I began to see the possibility of achieving dreams by letting go of safety–and the house. At first, I called it the homeless plan, it was later suggested that I call it the Homefree Plan. I dreamt if I were truly brave, I would try living “home free” for a year. This would require selling the house, quitting the job and leaving my community and more importantly, my family.

So much fun to dream about and tell everyone–but internally I had no intention of pursuing it. Here is the big lesson. If you make plans with the universe and go so far as to set dates when things will happen with your coaches, guides and accountability partners. They will happen whether it is your way, or whether it happens to you. The Hero’s Journey as defined by Joseph Campbell can be a call to action or a call to adventure, but it will happen over and over again. It is much more exciting to heed the call to adventure.

In the summer of 2017, one of my guides told me the travel was inevitable and that I should go home and pack up the basement and prepare the house for sale. Three weeks later the basement flooded–and no I had not heeded her advice. As I watched bins float by with no idea what they contained except burdens to move, I realized I was ready to let go of homeownership. Several weeks after the basement was restored, I found myself telling a friend the house was hers if she wanted to buy it. Surprising myself most of all.

Still, I was not committed to the plan internally, only externally. Yet I was working with Holly Bull of Center for Interim Programs, making serious plans to leave, but was terrified. I was a responsible child. I was a responsible parent. Yet, things kept happening to keep me on track. In January 2018 I learned that the foundation I was working for was merging later in the spring.

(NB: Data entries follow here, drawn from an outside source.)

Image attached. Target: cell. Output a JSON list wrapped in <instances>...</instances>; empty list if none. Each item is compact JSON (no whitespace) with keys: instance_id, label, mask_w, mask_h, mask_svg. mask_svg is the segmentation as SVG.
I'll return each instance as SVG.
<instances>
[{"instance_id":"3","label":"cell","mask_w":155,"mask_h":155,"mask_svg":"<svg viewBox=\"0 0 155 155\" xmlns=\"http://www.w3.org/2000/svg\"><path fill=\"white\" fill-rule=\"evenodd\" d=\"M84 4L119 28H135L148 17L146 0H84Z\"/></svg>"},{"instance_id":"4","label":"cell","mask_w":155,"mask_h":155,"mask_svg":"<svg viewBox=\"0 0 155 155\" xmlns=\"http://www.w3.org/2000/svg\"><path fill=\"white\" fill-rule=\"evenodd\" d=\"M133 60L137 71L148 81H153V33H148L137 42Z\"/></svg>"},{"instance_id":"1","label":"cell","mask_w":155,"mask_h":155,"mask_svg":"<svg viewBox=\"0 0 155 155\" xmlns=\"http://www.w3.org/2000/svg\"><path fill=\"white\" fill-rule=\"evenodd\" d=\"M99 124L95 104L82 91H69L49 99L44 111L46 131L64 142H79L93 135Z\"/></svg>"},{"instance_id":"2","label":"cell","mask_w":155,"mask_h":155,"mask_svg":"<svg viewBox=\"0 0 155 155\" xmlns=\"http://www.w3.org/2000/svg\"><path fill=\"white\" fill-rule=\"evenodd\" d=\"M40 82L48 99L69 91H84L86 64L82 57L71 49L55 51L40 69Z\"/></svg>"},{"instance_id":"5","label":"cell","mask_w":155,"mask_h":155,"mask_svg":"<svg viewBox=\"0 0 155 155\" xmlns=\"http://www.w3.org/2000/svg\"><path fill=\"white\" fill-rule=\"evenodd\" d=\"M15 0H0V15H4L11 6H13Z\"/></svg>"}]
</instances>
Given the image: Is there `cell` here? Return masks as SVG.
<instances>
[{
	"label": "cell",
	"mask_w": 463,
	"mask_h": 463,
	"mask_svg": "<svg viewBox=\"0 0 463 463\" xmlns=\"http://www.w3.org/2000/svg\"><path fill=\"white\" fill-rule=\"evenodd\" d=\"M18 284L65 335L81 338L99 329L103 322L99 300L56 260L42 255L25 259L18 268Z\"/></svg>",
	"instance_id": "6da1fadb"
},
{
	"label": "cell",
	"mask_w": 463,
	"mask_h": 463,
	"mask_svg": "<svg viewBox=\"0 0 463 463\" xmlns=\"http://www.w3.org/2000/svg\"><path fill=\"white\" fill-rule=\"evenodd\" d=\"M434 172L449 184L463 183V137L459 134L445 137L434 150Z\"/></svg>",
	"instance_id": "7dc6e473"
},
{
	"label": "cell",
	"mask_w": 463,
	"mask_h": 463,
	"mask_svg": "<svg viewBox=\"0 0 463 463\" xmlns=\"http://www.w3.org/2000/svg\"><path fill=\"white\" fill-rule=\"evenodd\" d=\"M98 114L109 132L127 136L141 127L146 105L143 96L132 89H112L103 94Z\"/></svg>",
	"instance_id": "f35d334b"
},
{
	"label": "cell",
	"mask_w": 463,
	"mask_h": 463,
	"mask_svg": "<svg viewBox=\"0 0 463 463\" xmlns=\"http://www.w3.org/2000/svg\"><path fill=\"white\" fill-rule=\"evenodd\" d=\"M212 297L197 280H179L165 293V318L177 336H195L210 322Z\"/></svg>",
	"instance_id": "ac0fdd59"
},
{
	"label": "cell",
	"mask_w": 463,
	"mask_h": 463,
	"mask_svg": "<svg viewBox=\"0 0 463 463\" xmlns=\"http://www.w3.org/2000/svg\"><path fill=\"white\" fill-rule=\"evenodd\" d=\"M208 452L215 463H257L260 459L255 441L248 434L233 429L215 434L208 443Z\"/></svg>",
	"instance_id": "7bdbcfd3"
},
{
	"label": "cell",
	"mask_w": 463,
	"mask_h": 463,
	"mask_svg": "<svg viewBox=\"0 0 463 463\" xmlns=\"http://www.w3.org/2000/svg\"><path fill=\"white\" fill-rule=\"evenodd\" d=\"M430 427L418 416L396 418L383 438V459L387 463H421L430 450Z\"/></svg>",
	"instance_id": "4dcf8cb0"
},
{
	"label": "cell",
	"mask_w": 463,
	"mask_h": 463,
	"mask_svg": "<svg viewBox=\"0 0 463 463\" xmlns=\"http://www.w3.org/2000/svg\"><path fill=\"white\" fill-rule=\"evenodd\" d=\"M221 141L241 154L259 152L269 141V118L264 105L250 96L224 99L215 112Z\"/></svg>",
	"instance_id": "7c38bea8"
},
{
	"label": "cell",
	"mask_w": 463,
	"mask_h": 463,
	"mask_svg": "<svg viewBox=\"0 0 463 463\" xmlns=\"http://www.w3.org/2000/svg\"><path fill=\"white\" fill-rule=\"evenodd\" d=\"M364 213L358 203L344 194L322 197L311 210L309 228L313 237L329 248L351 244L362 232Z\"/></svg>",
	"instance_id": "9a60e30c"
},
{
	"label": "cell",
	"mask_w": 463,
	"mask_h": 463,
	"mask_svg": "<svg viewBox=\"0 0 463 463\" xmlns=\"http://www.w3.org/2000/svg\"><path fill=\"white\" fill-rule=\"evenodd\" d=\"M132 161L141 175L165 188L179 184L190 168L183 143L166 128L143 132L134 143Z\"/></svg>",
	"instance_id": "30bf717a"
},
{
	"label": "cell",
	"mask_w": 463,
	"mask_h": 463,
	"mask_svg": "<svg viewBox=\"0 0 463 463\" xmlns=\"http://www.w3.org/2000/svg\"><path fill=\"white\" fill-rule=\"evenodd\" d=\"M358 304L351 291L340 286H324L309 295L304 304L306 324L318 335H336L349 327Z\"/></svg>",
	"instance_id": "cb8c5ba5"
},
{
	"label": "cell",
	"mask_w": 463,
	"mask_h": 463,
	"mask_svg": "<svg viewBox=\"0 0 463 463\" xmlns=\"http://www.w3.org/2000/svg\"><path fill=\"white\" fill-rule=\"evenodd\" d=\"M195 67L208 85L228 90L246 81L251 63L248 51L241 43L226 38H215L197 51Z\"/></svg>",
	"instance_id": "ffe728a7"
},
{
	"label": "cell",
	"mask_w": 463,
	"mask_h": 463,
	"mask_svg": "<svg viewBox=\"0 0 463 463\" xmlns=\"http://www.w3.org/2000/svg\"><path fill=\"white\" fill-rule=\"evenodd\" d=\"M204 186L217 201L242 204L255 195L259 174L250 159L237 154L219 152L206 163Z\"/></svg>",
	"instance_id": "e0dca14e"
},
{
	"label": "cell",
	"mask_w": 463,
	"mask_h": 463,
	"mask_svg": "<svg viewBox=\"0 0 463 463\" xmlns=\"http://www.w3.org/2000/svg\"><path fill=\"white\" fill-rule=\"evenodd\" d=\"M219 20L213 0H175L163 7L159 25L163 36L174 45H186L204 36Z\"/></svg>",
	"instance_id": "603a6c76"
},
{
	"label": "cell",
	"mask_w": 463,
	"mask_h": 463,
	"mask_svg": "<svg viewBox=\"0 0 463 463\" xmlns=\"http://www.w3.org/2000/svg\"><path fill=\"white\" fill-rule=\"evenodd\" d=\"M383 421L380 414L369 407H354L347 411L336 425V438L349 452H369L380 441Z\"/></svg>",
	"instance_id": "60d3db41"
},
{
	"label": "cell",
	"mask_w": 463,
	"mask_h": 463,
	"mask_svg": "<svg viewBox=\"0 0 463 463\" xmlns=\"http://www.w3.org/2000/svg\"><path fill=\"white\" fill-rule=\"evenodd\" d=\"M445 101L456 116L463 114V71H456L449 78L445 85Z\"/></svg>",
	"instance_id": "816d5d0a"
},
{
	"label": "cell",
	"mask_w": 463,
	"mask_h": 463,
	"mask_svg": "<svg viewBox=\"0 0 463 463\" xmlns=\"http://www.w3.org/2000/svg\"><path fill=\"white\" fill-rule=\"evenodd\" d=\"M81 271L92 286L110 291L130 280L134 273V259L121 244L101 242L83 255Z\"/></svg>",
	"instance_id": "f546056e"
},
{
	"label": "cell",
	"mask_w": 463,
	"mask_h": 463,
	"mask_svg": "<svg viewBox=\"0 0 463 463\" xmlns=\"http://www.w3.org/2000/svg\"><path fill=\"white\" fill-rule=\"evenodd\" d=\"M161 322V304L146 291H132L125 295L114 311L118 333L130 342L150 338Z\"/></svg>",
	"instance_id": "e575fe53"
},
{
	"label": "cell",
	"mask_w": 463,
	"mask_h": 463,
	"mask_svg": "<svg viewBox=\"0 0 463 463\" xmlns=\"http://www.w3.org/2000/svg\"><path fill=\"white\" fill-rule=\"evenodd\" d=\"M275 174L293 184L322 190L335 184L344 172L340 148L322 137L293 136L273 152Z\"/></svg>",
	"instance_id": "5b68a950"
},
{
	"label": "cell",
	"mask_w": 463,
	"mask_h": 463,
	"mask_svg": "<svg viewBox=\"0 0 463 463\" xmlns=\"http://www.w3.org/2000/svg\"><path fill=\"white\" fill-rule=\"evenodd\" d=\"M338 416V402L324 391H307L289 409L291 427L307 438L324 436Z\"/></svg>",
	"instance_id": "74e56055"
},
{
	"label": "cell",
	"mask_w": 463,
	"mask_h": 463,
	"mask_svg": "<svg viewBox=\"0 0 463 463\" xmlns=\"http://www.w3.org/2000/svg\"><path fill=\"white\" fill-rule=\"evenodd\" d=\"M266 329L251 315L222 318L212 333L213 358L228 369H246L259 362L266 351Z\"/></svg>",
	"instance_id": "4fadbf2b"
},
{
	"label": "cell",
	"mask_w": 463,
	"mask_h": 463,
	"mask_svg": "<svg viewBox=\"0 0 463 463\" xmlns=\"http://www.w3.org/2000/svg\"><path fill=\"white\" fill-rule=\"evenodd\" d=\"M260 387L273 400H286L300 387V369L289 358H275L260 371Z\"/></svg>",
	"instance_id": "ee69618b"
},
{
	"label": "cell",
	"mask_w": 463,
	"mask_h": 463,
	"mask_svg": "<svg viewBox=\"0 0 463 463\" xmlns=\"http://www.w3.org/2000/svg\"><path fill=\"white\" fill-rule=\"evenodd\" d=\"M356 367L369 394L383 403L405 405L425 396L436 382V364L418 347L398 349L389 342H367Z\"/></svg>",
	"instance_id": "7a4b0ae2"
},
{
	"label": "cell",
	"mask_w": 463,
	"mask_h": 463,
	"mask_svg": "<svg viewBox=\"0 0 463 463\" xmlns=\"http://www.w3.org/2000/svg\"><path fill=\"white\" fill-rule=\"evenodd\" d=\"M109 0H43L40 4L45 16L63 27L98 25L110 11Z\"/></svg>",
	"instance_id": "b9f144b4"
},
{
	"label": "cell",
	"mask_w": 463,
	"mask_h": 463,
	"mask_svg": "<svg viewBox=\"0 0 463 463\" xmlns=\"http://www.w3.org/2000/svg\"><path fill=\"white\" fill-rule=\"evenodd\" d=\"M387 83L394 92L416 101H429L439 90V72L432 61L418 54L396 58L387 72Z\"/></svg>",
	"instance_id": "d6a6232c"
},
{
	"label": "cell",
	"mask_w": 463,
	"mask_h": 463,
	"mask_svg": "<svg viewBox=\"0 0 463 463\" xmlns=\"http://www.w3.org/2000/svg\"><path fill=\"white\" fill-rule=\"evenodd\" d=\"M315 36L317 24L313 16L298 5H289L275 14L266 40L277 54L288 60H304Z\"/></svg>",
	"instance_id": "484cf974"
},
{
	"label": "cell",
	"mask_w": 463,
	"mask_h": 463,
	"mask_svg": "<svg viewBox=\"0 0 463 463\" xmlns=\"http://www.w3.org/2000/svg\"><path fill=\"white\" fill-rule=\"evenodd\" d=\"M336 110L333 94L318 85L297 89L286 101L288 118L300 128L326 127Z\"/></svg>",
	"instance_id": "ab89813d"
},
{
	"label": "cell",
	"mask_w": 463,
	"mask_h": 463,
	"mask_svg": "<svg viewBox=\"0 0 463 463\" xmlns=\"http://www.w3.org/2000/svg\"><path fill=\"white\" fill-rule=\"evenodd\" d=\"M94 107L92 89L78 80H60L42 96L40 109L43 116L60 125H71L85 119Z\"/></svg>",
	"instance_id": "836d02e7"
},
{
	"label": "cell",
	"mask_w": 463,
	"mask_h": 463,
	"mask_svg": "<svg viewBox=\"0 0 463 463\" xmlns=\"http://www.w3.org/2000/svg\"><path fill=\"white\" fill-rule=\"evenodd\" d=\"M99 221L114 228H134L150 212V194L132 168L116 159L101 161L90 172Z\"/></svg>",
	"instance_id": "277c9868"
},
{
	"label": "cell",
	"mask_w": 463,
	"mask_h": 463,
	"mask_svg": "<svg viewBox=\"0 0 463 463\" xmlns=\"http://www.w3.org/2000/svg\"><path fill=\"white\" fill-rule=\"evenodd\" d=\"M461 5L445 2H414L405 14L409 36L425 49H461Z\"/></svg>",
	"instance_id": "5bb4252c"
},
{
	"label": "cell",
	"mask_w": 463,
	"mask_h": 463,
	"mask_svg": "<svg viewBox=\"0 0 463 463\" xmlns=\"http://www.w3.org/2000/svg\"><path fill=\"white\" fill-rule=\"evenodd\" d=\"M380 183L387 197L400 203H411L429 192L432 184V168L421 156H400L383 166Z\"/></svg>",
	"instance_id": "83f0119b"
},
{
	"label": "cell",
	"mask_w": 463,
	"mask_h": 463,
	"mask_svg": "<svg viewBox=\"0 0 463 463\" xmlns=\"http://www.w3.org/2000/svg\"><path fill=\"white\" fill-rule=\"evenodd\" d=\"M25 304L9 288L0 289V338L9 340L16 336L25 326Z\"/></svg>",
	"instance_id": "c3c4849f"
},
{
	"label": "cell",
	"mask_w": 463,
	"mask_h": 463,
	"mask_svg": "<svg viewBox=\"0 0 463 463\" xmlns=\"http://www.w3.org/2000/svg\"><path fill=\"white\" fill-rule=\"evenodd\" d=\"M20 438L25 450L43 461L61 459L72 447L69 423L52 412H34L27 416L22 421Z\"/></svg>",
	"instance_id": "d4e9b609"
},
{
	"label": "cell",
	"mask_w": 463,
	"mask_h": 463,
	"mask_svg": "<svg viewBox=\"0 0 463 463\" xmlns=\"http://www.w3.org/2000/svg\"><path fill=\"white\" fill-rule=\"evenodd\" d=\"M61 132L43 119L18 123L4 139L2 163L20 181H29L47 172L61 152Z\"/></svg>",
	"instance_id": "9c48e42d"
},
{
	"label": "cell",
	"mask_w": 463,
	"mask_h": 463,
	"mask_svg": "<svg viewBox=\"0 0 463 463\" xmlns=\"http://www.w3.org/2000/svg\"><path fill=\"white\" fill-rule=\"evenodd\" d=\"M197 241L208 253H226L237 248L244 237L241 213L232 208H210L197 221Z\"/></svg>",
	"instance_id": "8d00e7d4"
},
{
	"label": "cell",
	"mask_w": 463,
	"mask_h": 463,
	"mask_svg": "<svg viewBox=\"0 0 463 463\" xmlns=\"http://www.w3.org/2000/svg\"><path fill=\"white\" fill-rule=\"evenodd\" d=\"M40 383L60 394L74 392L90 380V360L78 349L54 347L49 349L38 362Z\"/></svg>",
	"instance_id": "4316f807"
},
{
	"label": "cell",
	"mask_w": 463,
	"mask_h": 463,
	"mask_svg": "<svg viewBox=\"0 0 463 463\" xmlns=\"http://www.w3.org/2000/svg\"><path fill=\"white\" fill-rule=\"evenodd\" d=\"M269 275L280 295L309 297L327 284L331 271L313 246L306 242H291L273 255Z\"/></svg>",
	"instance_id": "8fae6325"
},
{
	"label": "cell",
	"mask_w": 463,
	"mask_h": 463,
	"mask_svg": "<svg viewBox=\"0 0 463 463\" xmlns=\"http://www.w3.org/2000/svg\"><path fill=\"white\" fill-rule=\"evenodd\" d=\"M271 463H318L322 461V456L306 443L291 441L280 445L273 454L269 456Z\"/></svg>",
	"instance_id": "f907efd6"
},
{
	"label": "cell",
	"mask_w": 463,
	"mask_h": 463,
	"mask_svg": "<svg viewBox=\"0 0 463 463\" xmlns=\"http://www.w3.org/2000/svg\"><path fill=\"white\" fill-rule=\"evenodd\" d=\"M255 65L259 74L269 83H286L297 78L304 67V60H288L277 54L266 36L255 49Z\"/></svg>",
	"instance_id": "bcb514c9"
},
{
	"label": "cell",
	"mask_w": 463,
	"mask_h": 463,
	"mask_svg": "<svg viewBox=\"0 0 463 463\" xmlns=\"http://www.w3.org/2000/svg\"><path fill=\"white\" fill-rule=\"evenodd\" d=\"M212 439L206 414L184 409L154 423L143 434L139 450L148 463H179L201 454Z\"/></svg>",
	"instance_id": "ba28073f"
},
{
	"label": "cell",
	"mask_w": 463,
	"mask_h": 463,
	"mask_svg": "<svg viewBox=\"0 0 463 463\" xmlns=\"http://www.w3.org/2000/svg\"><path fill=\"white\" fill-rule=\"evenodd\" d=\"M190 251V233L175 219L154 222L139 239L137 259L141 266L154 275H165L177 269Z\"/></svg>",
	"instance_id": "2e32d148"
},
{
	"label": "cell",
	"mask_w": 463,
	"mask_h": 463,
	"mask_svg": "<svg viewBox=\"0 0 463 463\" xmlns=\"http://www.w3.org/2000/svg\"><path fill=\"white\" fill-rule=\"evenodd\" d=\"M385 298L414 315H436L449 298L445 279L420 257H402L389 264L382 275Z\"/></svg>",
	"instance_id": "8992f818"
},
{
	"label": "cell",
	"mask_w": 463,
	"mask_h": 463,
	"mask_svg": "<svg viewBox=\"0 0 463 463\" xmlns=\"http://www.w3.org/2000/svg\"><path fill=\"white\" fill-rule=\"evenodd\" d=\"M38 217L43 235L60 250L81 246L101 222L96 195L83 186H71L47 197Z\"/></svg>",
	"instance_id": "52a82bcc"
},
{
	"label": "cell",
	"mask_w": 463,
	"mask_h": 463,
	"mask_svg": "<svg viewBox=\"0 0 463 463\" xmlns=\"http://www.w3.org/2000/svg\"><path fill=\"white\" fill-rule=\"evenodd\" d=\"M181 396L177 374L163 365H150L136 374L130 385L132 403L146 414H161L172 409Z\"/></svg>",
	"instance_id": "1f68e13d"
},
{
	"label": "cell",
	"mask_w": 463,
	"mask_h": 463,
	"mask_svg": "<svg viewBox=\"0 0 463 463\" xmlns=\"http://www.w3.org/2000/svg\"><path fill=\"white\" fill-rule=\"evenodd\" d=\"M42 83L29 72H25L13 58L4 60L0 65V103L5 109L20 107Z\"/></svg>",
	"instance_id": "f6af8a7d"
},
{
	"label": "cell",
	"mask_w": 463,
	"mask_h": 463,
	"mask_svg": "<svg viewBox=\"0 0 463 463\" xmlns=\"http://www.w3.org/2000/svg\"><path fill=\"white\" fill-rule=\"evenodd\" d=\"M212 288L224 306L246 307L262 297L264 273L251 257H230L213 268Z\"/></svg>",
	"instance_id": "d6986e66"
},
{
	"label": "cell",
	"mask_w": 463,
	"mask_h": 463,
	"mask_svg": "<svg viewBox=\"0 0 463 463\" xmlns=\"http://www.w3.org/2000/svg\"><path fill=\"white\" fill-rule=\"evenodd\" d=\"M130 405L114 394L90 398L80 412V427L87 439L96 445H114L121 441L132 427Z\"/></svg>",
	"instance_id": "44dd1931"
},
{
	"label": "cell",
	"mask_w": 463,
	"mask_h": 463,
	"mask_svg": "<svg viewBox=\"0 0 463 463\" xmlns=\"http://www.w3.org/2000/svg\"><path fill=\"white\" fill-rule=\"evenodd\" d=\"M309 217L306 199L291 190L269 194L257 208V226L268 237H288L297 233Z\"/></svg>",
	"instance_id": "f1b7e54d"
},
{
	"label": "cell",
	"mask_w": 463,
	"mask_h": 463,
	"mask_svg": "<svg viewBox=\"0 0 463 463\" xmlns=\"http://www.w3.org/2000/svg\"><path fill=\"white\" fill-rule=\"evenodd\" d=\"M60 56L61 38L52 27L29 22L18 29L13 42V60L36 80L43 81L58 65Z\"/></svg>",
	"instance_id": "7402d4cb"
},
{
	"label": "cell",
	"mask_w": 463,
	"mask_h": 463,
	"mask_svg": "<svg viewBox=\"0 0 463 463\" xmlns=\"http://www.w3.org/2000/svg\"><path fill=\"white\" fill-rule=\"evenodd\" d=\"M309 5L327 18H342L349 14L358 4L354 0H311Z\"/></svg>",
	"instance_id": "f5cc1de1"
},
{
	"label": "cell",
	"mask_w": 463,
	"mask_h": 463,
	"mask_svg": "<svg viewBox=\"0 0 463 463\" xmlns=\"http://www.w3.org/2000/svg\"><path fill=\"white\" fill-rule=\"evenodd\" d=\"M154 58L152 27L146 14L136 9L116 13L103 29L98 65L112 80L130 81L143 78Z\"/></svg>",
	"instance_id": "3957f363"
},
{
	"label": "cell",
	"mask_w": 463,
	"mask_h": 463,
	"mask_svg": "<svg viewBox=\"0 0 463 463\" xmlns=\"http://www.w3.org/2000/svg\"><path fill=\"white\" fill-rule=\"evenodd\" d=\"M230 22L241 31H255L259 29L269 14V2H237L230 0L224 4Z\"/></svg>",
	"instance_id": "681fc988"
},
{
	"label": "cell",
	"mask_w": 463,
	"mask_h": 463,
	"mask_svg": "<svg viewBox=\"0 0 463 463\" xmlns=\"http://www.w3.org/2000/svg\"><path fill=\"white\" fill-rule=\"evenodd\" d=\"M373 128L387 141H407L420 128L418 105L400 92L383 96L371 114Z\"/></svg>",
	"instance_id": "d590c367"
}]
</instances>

Now the house was sold and the job was ending and I found myself torn between making safe plans and taking a journey into the unknown. 

I was blessed to have a friend call me out, she knew my heart’s desire and she knew I was scared. What she didn’t know for sure is that when challenged I will rise to the occasion and seek the truth and the path less traveled.

And so I did. I’ve now been home free for a year and a half. Everything I own fits in a storage unit and I live in a different state and have traveled easily, alone and with friends. I now have a home base instead of a home and it is all I need for now. I no longer need to seek safety–but sometimes still wobble towards it. I am blessed to have many guides who keep me on my path.

And while Eat, Pray Love may have become trite, I find this quote by Elizabeth Gilbert to be so powerful.

“I’ve come to believe that there exists in the universe something I call “The Physics of The Quest” — a force of nature governed by laws as real as the laws of gravity or momentum. And the rule of Quest Physics maybe goes like this: “If you are brave enough to leave behind everything familiar and comforting (which can be anything from your house to your bitter old resentments) and set out on a truth-seeking journey (either externally or internally), and if you are truly willing to regard everything that happens to you on that journey as a clue, and if you accept everyone you meet along the way as a teacher, and if you are prepared – most of all – to face (and forgive) some very difficult realities about yourself… then truth will not be withheld from you.” Or so I’ve come to believe.”

Many truths have unfolded for me including a knowing that safety can keep us small. That journeys can be chosen or thrust upon us. That we grow by letting go. That we can play roles, or be role models. And freedom comes in many ways when we play the game of life.